Food Industry Standards Ireland
Pest Control - Food Industry Standards in Ireland
AIB International Consolidated Standards
In use since 1956, the Consolidated Standards are the foundation of the world-renown AIB International inspection. The Standards serve two key goals:
To provide a series of statements that represent key requirements that a food-processing or handling facility must meet in order to keep the products in a facility wholesome and safe.
To educate the users of the Standards on the meaning of the individual Standards, the inspection process, and how to have a successful inspection.
BRC Global Standards
“British Retail Consortium Global Standards”
The BRC’s Global Standard for Food Safety was created to establish a standard for due diligence and supplier approval.
The standard has been adopted by food manufacturers throughout the world, especially by those organizations supplying British retailers.
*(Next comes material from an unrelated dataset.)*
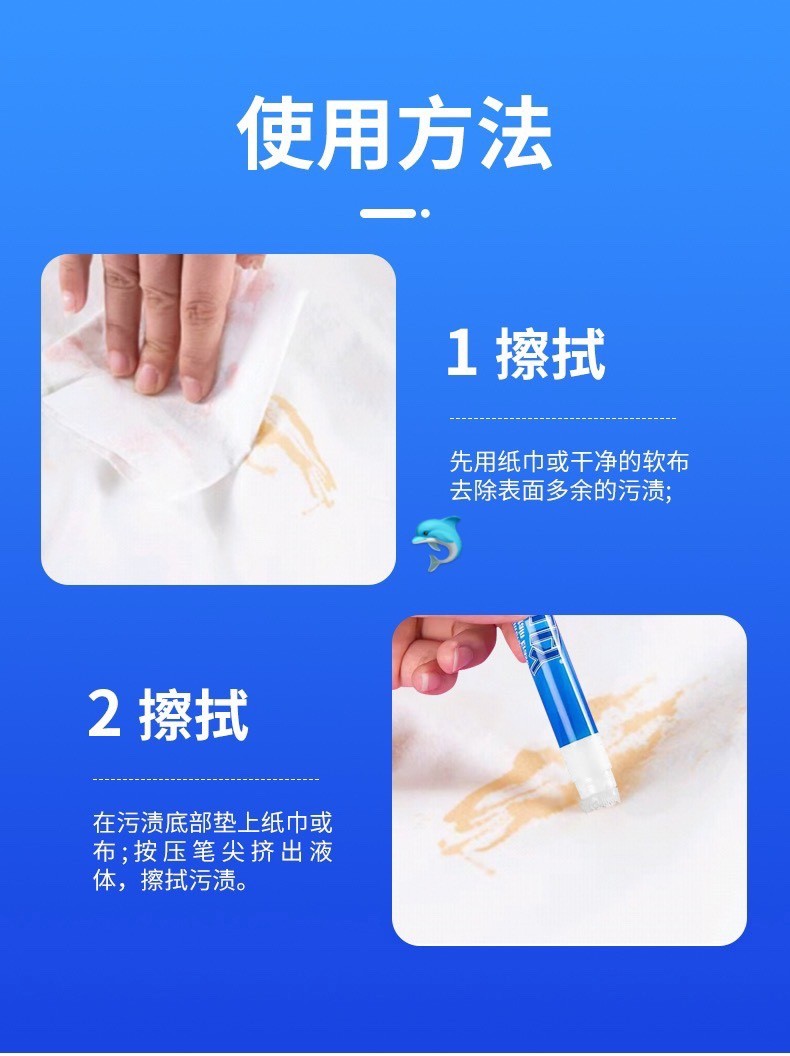 使用方法

1 擦拭

先用纸巾或干净的软布去除表面多余的污渍;

2 擦拭

在污渍底部垫上纸巾或布;按压笔尖挤出液体,擦拭污渍。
Third-party certification to the standard helps manufacturers, brand owners and retailers fulfil their legal obligations and safeguard consumers. The standard covers a comprehensive scope of product safety areas, as well as the legal and due diligence responsibilities of both the supplier and the retailer.
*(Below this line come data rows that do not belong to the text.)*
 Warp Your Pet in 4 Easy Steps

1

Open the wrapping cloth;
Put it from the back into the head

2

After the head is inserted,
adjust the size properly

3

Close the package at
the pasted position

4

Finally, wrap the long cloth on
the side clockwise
“Feed Material Assurance Scheme”
FEMAS is part of an ongoing strategy to build and maintain confidence in UK livestock production through the use of safe animal feed. It is designed to cover the production and supply of all feed materials and ensure the supply of safe feed materials to farms and feed manufacturers. This not only benefits the well being of the livestock but also the health and safety of the ultimate consumer.
FEMAS is based on HACCP principles and good operational practise. Suppliers of feed materials identify the hazards that may be associated with their products.
“Hazard analysis and critical control points”
It is a Food production, storage, and distribution monitoring system for identification and control of associated health hazards. It is aimed at prevention of contamination. In place of relying on food inspectors to detect food safety problems, HACCP shifts the responsibility to the food producer to ensure that the product is safely consumable. Proposed by the Codex Alimentarius Commission for the food industry in general, and meat, poultry, and seafood industry in particular, it has been adopted by some 150 countries.